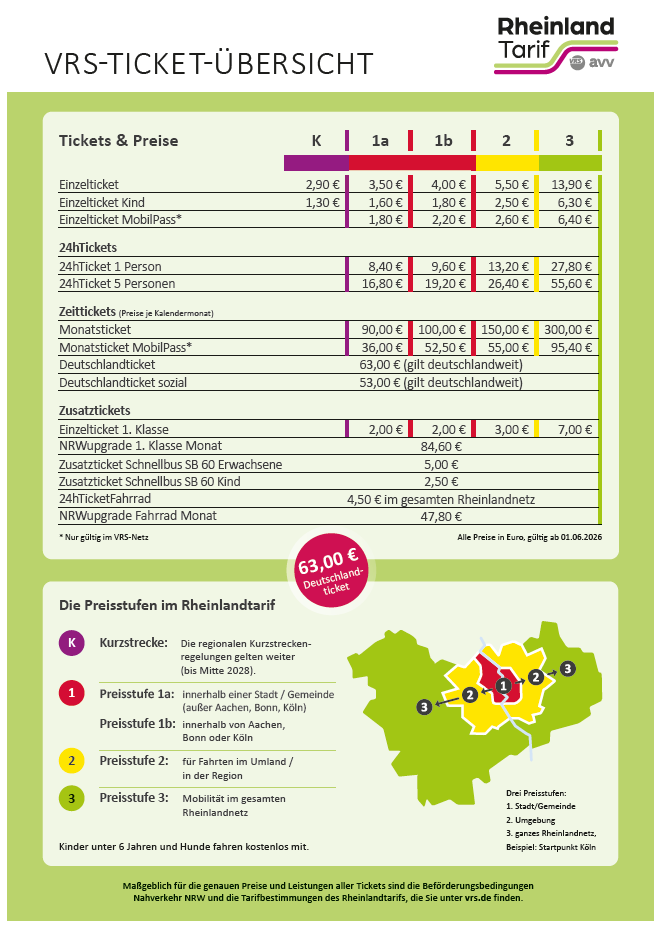 VRS-TICKET-ÜBERSICHT

Rheinland Tarif
VRS avv

| Tickets & Preise | K | 1a | 1b | 2 | 3 |
|---|---|---|---|---|---|
| Einzelticket | 2,90 € | 3,50 € | 4,00 € | 5,50 € | 13,90 € |
| Einzelticket Kind | 1,30 € | 1,60 € | 1,80 € | 2,50 € | 6,30 € |
| Einzelticket MobilPass* | | 1,80 € | 2,20 € | 2,60 € | 6,40 € |
| 24hTickets | | | | | |
| 24hTicket 1 Person | | 8,40 € | 9,60 € | 13,20 € | 27,80 € |
| 24hTicket 5 Personen | | 16,80 € | 19,20 € | 26,40 € | 55,60 € |
| Zeittickets (Preise je Kalendermonat) | | | | | |
| Monatsticket | | 90,00 € | 100,00 € | 150,00 € | 300,00 € |
| Monatsticket MobilPass* | | 36,00 € | 52,50 € | 55,00 € | 95,40 € |
| Deutschlandticket | 63,00 € (gilt deutschlandweit) | | | | |
| Deutschlandticket sozial | 53,00 € (gilt deutschlandweit) | | | | |
| Zusatztickets | | | | | |
| Einzelticket 1. Klasse | | 2,00 € | 2,00 € | 3,00 € | 7,00 € |
| NRWupgrade 1. Klasse Monat | 84,60 € | | | | |
| Zusatzticket Schnellbus SB 60 Erwachsene | 5,00 € | | | | |
| Zusatzticket Schnellbus SB 60 Kind | 2,50 € | | | | |
| 24hTicketFahrrad | 4,50 € im gesamten Rheinlandnetz | | | | |
| NRWupgrade Fahrrad Monat | 47,80 € | | | | |

* Nur gültig im VRS-Netz

Alle Preise in Euro, gültig ab 01.06.2026

63,00 € Deutschlandticket

Die Preisstufen im Rheinlandtarif

K Kurzstrecke: Die regionalen Kurzstreckenregelungen gelten weiter (bis Mitte 2028).

1 Preisstufe 1a: innerhalb einer Stadt / Gemeinde (außer Aachen, Bonn, Köln)
Preisstufe 1b: innerhalb von Aachen, Bonn oder Köln

2 Preisstufe 2: für Fahrten im Umland / in der Region

3 Preisstufe 3: Mobilität im gesamten Rheinlandnetz

Kinder unter 6 Jahren und Hunde fahren kostenlos mit.

3 2 1 2 3

Drei Preisstufen:
1. Stadt/Gemeinde
2. Umgebung
3. ganzes Rheinlandnetz,
Beispiel: Startpunkt Köln

Maßgeblich für die genauen Preise und Leistungen aller Tickets sind die Beförderungsbedingungen Nahverkehr NRW und die Tarifbestimmungen des Rheinlandtarifs, die Sie unter vrs.de finden.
--- --- ---
(Exercise brief): Before handing back the copy, remove the pictures; otherwise print the data exactly.

(Completed exercise):
 VRS-TICKET-ÜBERSICHT

Rheinland Tarif
VRS avv

| Tickets & Preise | K | 1a | 1b | 2 | 3 |
|---|---|---|---|---|---|
| Einzelticket | 2,90 € | 3,50 € | 4,00 € | 5,50 € | 13,90 € |
| Einzelticket Kind | 1,30 € | 1,60 € | 1,80 € | 2,50 € | 6,30 € |
| Einzelticket MobilPass* | | 1,80 € | 2,20 € | 2,60 € | 6,40 € |
| 24hTickets | | | | | |
| 24hTicket 1 Person | | 8,40 € | 9,60 € | 13,20 € | 27,80 € |
| 24hTicket 5 Personen | | 16,80 € | 19,20 € | 26,40 € | 55,60 € |
| Zeittickets (Preise je Kalendermonat) | | | | | |
| Monatsticket | | 90,00 € | 100,00 € | 150,00 € | 300,00 € |
| Monatsticket MobilPass* | | 36,00 € | 52,50 € | 55,00 € | 95,40 € |
| Deutschlandticket | 63,00 € (gilt deutschlandweit) | | | | |
| Deutschlandticket sozial | 53,00 € (gilt deutschlandweit) | | | | |
| Zusatztickets | | | | | |
| Einzelticket 1. Klasse | | 2,00 € | 2,00 € | 3,00 € | 7,00 € |
| NRWupgrade 1. Klasse Monat | 84,60 € | | | | |
| Zusatzticket Schnellbus SB 60 Erwachsene | 5,00 € | | | | |
| Zusatzticket Schnellbus SB 60 Kind | 2,50 € | | | | |
| 24hTicketFahrrad | 4,50 € im gesamten Rheinlandnetz | | | | |
| NRWupgrade Fahrrad Monat | 47,80 € | | | | |

* Nur gültig im VRS-Netz

Alle Preise in Euro, gültig ab 01.06.2026

63,00 € Deutschlandticket

Die Preisstufen im Rheinlandtarif

K Kurzstrecke: Die regionalen Kurzstreckenregelungen gelten weiter (bis Mitte 2028).

1 Preisstufe 1a: innerhalb einer Stadt / Gemeinde (außer Aachen, Bonn, Köln)
Preisstufe 1b: innerhalb von Aachen, Bonn oder Köln

2 Preisstufe 2: für Fahrten im Umland / in der Region

3 Preisstufe 3: Mobilität im gesamten Rheinlandnetz

Kinder unter 6 Jahren und Hunde fahren kostenlos mit.

3 2 1 2 3

Drei Preisstufen:
1. Stadt/Gemeinde
2. Umgebung
3. ganzes Rheinlandnetz,
Beispiel: Startpunkt Köln

Maßgeblich für die genauen Preise und Leistungen aller Tickets sind die Beförderungsbedingungen Nahverkehr NRW und die Tarifbestimmungen des Rheinlandtarifs, die Sie unter vrs.de finden.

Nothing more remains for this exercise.